EBIT was minus $2 mill, compared with minus $13 mill last year.
Drycargo division came in at $5 mill, compared with a loss of $8 mill in the same period last year, while the tanker division recorded an adjusted net loss of $1 mill, compared with a loss of $4 mill in 3Q16.
Both the drycargo and tanker markets are expected to gradually improve in 2018 based on lower supply growth, the company said.
During the quarter, tankers produced earnings of 16% above the benchmark, which was close to breakeven in a challenging market.
In 3Q17, NORDEN utilised the attractive timecharter rates to continue its expansion of both long- and short-term tanker capacity. This translated into 2 long-term charter agreements of 2 MR tanker newbuildings scheduled to deliver in mid-2020 as well as short-term time charters of 4 MR tankers delivered during the third quarter of 2017.
In addition, the two secondhand MRs purchased in 2Q17 were delivered to NORDEN during August, and both vessels are now operating in the Norient Product Pool.
The company said that expectations for the adjusted results for the full year were raised to $ -10 to 30 mill from $-20 to $20 mill, as a result of higher expected dry cargo earnings.

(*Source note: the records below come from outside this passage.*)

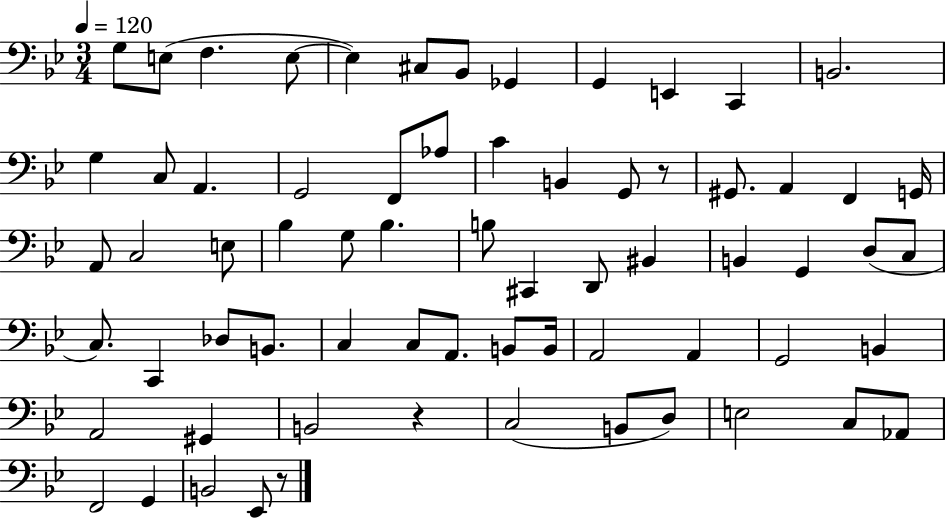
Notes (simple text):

G3/e E3/e F3/q. E3/e E3/q C#3/e Bb2/e Gb2/q G2/q E2/q C2/q B2/h. G3/q C3/e A2/q. G2/h F2/e Ab3/e C4/q B2/q G2/e R/e G#2/e. A2/q F2/q G2/s A2/e C3/h E3/e Bb3/q G3/e Bb3/q. B3/e C#2/q D2/e BIS2/q B2/q G2/q D3/e C3/e C3/e. C2/q Db3/e B2/e. C3/q C3/e A2/e. B2/e B2/s A2/h A2/q G2/h B2/q A2/h G#2/q B2/h R/q C3/h B2/e D3/e E3/h C3/e Ab2/e F2/h G2/q B2/h Eb2/e R/e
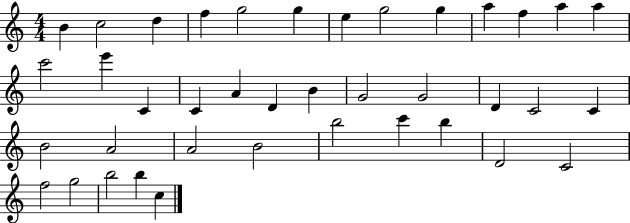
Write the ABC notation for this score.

X:1
T:Untitled
M:4/4
L:1/4
K:C
B c2 d f g2 g e g2 g a f a a c'2 e' C C A D B G2 G2 D C2 C B2 A2 A2 B2 b2 c' b D2 C2 f2 g2 b2 b c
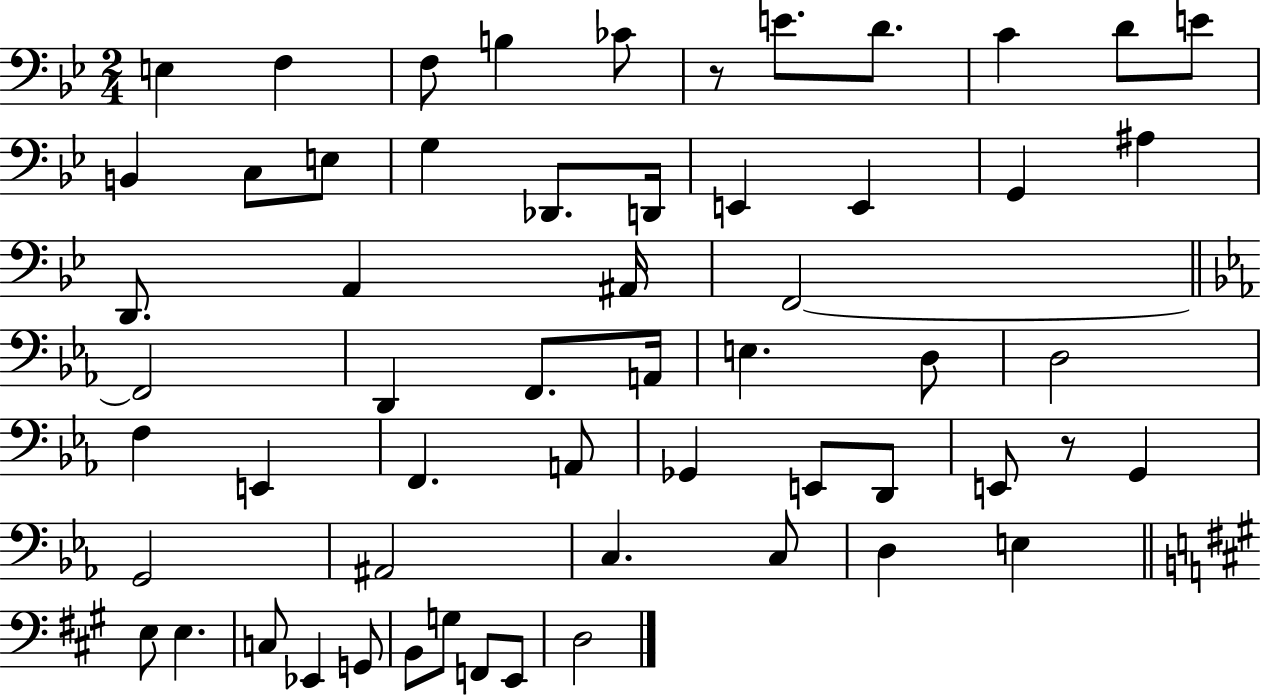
E3/q F3/q F3/e B3/q CES4/e R/e E4/e. D4/e. C4/q D4/e E4/e B2/q C3/e E3/e G3/q Db2/e. D2/s E2/q E2/q G2/q A#3/q D2/e. A2/q A#2/s F2/h F2/h D2/q F2/e. A2/s E3/q. D3/e D3/h F3/q E2/q F2/q. A2/e Gb2/q E2/e D2/e E2/e R/e G2/q G2/h A#2/h C3/q. C3/e D3/q E3/q E3/e E3/q. C3/e Eb2/q G2/e B2/e G3/e F2/e E2/e D3/h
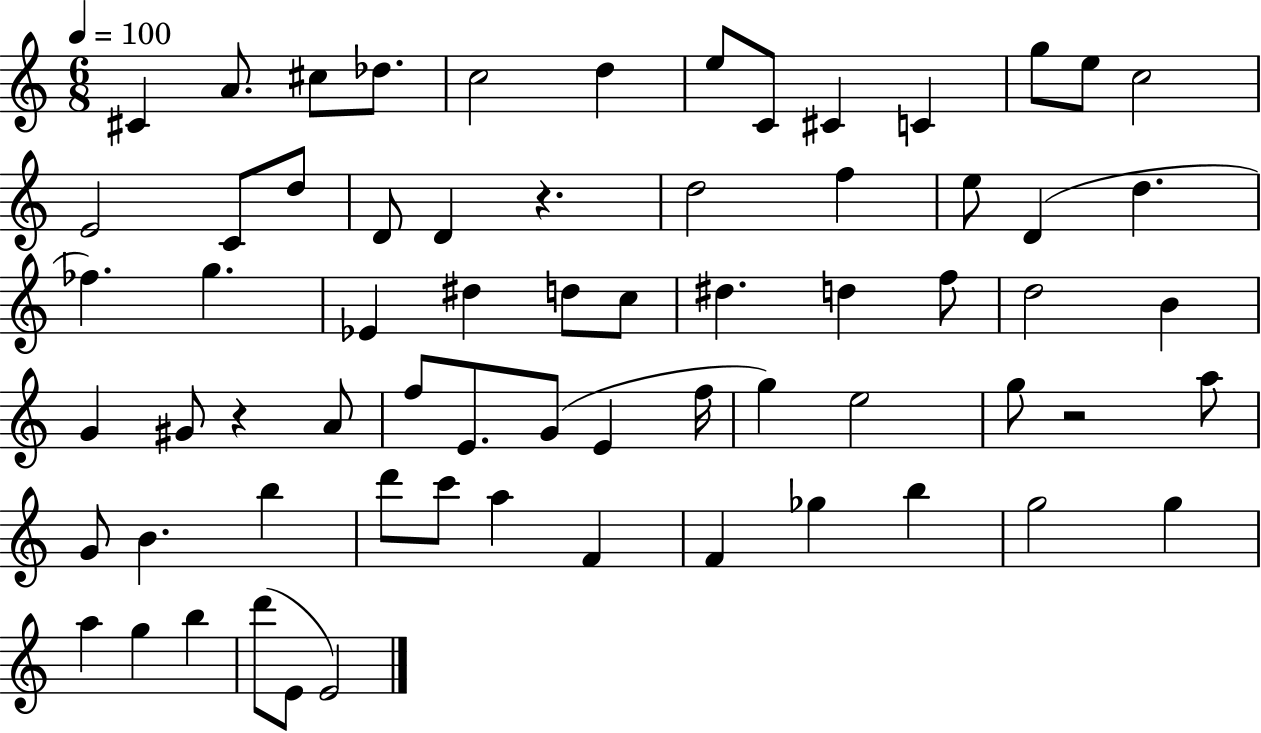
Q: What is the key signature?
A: C major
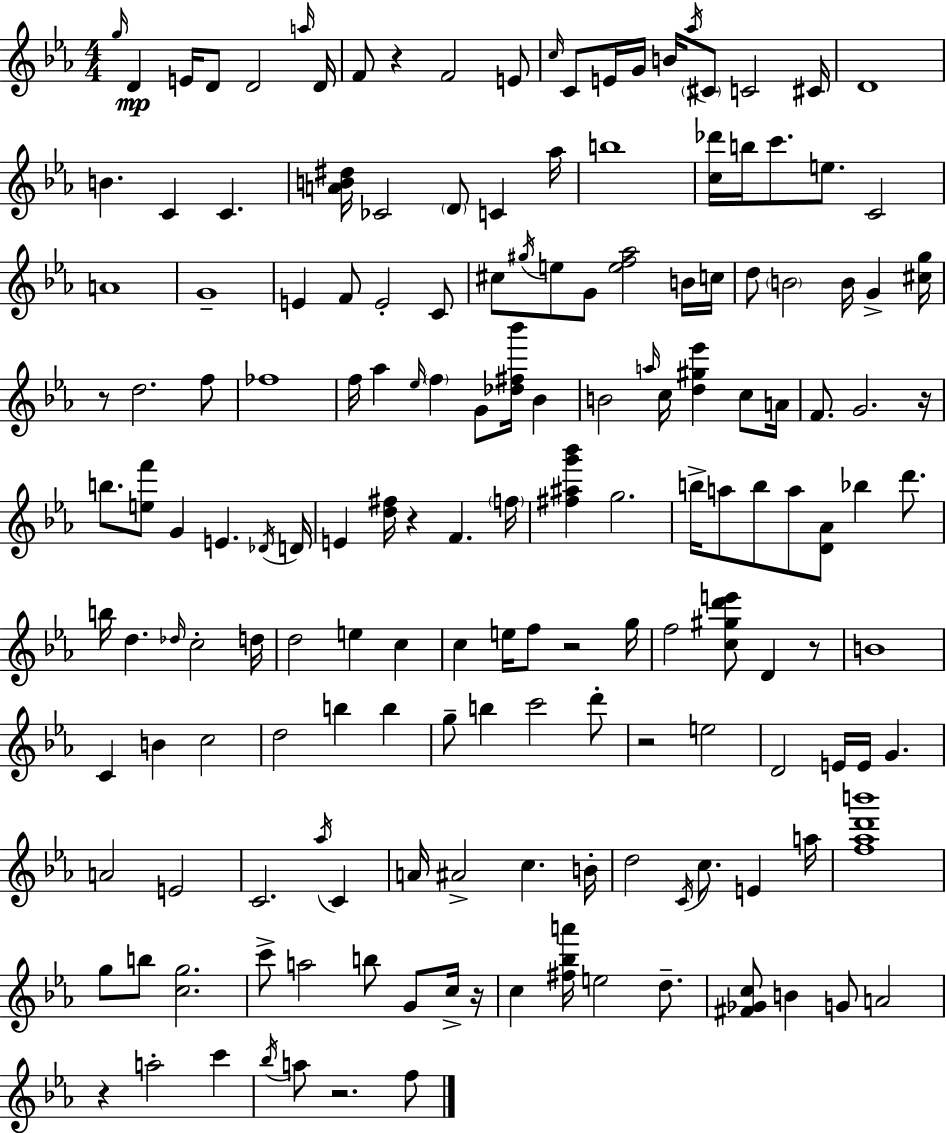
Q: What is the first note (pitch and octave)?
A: G5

CEO Jan Rindbo said: “NORDEN is well positioned to benefit from the recent significant improvements in the drycargo market and raises the expectations for the overall full-year results of the company.
“With a new focused operator platform for the short-term operator activity in drycargo and a tanker business that continues to outperform the market and has increased the capacity at attractive levels, the conditions for an improved result for the year are now in place.”